*PROVIDED TEXT*

One of the most-interesting wineries in the United States is located in the Great Smoky Mountains near Asheville, North Carolina.  You have probably heard about it but may not have tasted its wines unless you happened to have visited the property, which tens of thousands of people do annually.

It’s called Biltmore Estate, an amazing mansion and property constructed by the Vanderbilts, beginning in 1895 and still owned by the family.  It’s spread over 800 acres – the mansion itself, formal and informal gardens, restaurants and a hotel, loads of outdoor activities and indoor events, all apparently well-managed and imaginatively updated from time to time.

It also makes and sells almost two million bottles (150,000 cases) of wine annually at the estate, which is sold there, by retailers and online. Biltmore has been making wine since 1985, now in a winery converted from a dairy barn.  They started by growing their own grapes and still farm dozens of acres of vineyards, including 25 acres of Sauvignon Blanc plus plots of old-vine Cabernets and Chardonnay plantings used largely in their very good sparkling wine program.  Some grapes are also purchased from local growers, but the vast majority – about 85 percent according to winemaker Bernard Delille – comes from freshly picked grapes or juice grown in California and Washington state and shipped refrigerated cross-country.  All labels have the Biltmore name, but they are, of course, also identified by where the grapes are grown.   (For example, I recently had a very good 2010 Biltmore Estate Russian River Pinot Noir – grown on one coast and made into wine on the other.)  I don’t think that such a large, successful, bi-coastal wine operation exists elsewhere.

*PROVIDED MATERIAL*
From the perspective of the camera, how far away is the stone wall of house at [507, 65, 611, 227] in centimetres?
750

*EXERCISE BRIEF*
Can you copy out the Biltmore Estate text above, beginning at the words "One of the most-interesting" and stopping after "time to time.", with "mansion" changed to "chateau"?

*CORRECT ANSWER*
One of the most-interesting wineries in the United States is located in the Great Smoky Mountains near Asheville, North Carolina.  You have probably heard about it but may not have tasted its wines unless you happened to have visited the property, which tens of thousands of people do annually.

It’s called Biltmore Estate, an amazing chateau and property constructed by the Vanderbilts, beginning in 1895 and still owned by the family.  It’s spread over 800 acres – the chateau itself, formal and informal gardens, restaurants and a hotel, loads of outdoor activities and indoor events, all apparently well-managed and imaginatively updated from time to time.